First, if folk self-identify as from the Santa Barbara area in their user location, we assign them locals, otherwise unknown.

Then we take the unknowns and apply a couple rules. 1. if they have tweeted in more than 2 months within the same year they are local 2. if they have only tweeted in 1 or 2 months within a year they are a tourist

tourist_local <- num_month_tweets %>%
  group_by(user_id, user_location) %>% 
  mutate(user_type = case_when(
    str_detect(tolower(user_location), paste(c("santa barbara", "carpinteria", "isla vista", "goleta", "montecito", "805", "gaviota", "ucsb"), collapse = '|')) ~ "local",
     TRUE ~ "unknown"))


ggplot(tourist_local) +
  geom_histogram(aes(num_unique_months_tweeted), bins = 12) +
  theme_minimal() +
  scale_x_continuous(breaks = seq(0, 12, 1), lim = c(0, 12)) +
  facet_wrap(~user_type, scales = 'free') +
  labs(x = "Number of months tweeted in a year",
       y = "Number of users",
       title = "How many unique months are SB geotag tweeters tweeting?") 

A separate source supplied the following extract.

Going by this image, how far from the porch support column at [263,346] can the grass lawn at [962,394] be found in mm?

ggsave("../figs/user_threshold.png")

Based on this lets stick with the 3 month threshold.

tourist_local <- num_month_tweets %>%
  group_by(user_id, user_location) %>% 
  mutate(user_type = case_when(
    str_detect(tolower(user_location), paste(c("santa barbara", "carpinteria", "isla vista", "goleta", "montecito", "805", "gaviota", "ucsb"), collapse = '|')) ~ "local",
     TRUE ~ "unknown")) %>%
  mutate(user_type = case_when(
    user_type == "unknown" & num_unique_months_tweeted > 2 ~ "local", #if someone has tweeted in at least 2 months of a single year we will id them as local
    user_type == "unknown" & num_unique_months_tweeted <= 2 ~ "tourist",
    TRUE ~ as.character(user_type)
  )) %>%
  select(-num_unique_months_tweeted, -Year) %>%
  distinct()

The way we assigned “tourist” or “local” by year gives us some cases where in one year. For those users that were identified as a tourist in one year and a local in another, we will default and call them all local.

# show me the duplicates
dups <- tourist_local$user_id[duplicated(tourist_local$user_id)]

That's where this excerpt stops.